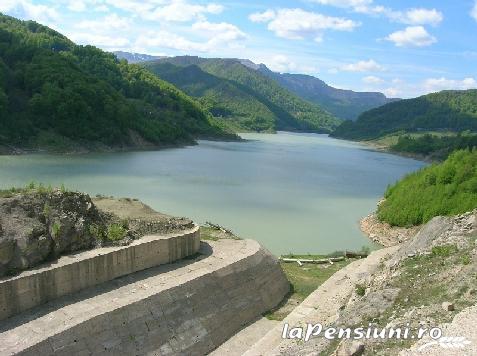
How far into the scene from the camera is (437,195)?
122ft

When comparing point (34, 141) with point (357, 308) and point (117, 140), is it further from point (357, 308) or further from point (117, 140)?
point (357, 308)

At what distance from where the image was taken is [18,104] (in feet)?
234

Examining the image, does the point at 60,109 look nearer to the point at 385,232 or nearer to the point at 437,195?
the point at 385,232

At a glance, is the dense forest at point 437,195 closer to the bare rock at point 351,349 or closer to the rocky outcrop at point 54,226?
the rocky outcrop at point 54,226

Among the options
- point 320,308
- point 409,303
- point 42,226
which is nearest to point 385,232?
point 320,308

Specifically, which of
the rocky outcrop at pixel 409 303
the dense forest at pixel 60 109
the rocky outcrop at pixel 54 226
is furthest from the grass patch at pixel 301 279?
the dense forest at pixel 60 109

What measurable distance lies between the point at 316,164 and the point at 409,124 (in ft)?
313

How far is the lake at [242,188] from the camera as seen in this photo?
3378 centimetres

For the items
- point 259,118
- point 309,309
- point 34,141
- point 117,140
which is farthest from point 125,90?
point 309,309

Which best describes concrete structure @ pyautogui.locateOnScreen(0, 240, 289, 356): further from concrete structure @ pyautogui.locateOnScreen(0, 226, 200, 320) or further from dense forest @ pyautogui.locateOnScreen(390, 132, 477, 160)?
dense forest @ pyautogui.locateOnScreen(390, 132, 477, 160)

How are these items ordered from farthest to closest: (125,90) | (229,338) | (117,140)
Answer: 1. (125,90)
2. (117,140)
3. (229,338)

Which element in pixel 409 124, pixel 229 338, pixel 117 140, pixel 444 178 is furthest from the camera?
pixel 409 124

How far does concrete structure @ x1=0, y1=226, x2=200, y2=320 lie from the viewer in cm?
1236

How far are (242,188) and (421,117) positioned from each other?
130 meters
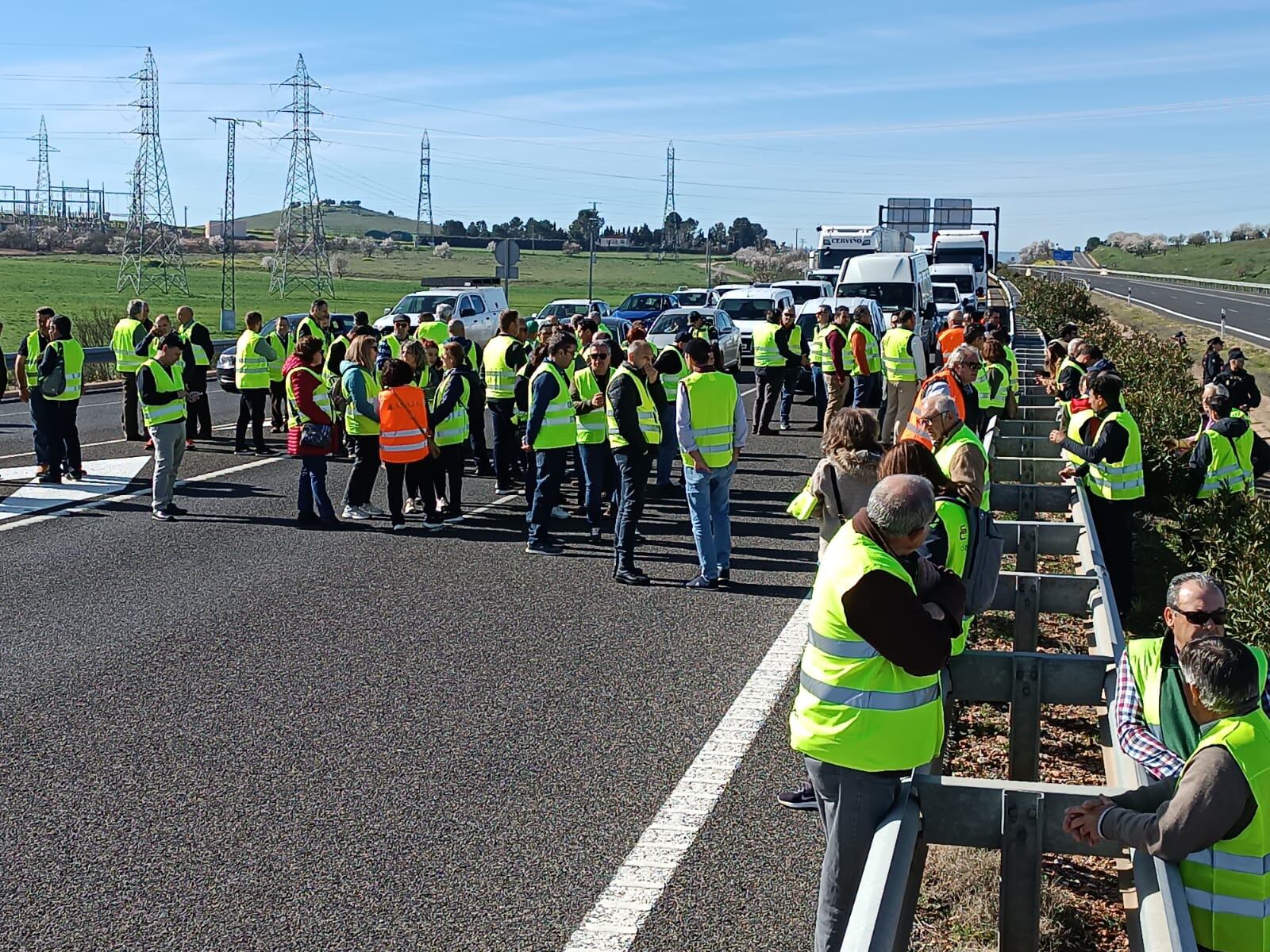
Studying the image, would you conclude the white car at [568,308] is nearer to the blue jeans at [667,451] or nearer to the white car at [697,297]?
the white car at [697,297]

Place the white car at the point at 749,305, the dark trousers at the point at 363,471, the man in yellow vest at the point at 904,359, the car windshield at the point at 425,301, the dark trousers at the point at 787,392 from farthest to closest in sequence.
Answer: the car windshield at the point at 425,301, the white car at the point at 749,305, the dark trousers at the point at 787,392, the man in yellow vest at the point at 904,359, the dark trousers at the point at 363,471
★ ★ ★
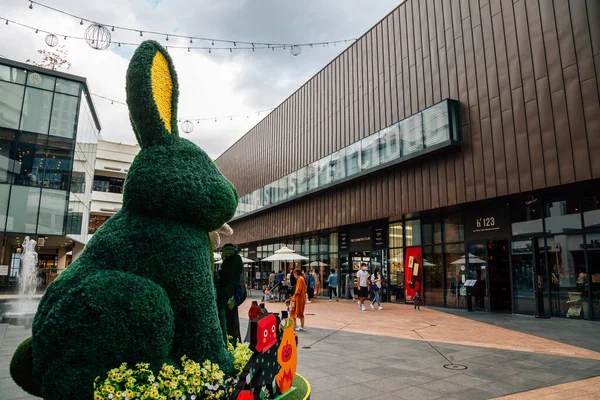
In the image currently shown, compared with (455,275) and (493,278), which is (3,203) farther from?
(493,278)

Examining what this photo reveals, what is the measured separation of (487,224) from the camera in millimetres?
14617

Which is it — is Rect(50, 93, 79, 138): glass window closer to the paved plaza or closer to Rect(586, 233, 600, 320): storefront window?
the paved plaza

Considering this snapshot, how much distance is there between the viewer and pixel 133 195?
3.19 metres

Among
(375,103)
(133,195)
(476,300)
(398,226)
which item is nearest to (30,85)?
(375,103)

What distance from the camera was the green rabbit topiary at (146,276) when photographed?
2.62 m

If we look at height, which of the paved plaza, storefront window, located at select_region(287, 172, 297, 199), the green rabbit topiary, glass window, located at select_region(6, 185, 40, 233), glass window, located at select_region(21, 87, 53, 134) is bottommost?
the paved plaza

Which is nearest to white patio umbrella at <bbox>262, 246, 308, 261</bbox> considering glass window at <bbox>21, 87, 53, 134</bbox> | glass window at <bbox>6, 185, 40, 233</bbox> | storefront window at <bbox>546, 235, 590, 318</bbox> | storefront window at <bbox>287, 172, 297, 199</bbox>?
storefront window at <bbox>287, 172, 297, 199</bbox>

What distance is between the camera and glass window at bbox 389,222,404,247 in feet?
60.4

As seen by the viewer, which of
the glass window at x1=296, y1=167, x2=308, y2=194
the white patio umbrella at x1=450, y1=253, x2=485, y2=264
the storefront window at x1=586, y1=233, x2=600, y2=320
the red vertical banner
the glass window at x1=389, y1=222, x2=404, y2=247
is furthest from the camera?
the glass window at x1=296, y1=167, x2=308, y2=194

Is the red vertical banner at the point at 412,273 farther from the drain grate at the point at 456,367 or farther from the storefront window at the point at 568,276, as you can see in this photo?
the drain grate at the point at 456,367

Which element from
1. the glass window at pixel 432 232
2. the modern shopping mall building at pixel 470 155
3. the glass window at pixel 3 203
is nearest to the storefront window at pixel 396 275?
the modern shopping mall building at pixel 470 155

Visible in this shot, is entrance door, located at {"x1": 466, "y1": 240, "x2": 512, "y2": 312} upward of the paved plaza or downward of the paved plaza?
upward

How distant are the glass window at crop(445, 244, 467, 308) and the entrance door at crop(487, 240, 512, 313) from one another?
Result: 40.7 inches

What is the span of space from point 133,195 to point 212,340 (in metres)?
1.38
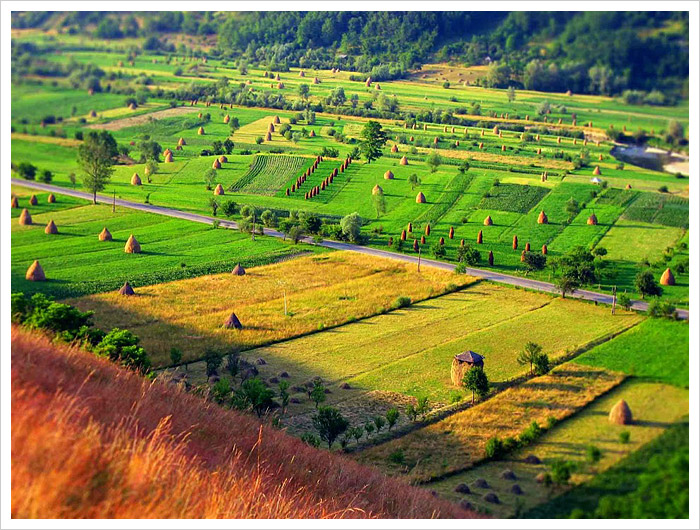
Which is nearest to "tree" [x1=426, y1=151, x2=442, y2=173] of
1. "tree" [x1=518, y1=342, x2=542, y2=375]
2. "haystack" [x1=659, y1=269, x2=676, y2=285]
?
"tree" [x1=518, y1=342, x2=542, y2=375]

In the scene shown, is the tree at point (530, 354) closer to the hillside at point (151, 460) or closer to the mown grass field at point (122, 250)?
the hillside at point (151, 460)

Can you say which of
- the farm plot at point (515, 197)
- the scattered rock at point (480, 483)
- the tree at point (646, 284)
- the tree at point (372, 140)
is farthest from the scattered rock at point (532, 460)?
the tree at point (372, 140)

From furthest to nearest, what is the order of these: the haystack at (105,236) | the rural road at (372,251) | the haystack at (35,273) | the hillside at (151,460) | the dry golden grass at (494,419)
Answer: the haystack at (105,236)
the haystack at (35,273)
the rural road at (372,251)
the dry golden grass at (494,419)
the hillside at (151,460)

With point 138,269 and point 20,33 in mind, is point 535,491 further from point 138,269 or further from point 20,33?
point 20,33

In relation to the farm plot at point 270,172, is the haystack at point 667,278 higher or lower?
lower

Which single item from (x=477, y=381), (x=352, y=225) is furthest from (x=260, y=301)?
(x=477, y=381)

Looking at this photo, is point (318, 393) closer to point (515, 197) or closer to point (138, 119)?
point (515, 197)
★ ★ ★
AIM =
Locate each line in the material above that contains the word "between", and copy every such line in full.

ANSWER TO THIS TASK =
What measurable distance lies between the point at 316,164 and the point at 409,124 (in ft)?
Considering this snapshot, how much distance is there between the viewer and pixel 133 195?
What distance is between the camera and glass window at bbox 389,222,404,247 in feet?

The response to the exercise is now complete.